##### Extracted entries

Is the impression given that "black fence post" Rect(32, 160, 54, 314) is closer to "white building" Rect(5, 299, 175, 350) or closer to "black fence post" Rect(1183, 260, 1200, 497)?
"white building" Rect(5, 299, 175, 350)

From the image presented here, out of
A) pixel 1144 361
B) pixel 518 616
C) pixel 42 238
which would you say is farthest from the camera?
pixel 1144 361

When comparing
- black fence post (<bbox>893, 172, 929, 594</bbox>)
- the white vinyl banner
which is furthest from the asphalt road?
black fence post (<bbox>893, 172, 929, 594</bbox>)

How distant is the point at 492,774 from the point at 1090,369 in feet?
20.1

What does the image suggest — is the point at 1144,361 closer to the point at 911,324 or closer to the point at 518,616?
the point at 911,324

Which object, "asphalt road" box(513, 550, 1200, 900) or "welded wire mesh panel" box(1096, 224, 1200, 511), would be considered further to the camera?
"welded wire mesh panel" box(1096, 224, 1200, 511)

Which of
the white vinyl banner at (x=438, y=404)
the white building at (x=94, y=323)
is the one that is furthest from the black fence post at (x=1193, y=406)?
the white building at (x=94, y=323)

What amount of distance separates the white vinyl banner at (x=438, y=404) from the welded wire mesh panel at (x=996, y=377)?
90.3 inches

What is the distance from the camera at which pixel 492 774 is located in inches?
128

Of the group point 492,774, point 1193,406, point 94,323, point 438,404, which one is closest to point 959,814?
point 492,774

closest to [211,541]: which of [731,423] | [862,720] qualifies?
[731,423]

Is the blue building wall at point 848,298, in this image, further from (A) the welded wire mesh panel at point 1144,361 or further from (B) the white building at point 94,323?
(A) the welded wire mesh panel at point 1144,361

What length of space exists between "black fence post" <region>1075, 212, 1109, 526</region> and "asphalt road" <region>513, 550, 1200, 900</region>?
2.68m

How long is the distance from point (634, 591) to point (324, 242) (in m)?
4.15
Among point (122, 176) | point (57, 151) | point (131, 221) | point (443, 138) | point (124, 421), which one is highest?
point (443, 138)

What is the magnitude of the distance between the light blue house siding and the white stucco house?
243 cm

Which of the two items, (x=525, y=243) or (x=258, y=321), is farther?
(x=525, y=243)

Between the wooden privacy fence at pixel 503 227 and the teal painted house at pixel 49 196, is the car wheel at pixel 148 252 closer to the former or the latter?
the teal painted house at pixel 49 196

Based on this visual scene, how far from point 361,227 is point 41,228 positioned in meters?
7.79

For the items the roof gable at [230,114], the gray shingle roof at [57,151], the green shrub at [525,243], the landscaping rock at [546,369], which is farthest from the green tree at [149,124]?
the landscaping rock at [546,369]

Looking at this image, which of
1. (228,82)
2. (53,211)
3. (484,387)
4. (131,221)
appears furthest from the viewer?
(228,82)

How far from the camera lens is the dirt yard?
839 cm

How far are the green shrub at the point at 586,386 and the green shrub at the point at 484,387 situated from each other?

##########

== Exercise task ==
Update the rows from the line containing "How far from the" through the end of the rows by swapping "dirt yard" for "gravel yard", and give those lines back with nothing else altered.

== In response ==
How far from the camera lens is the gravel yard?
839 cm

How far are the green shrub at the point at 586,386 and the green shrub at the point at 484,387 situated from each other?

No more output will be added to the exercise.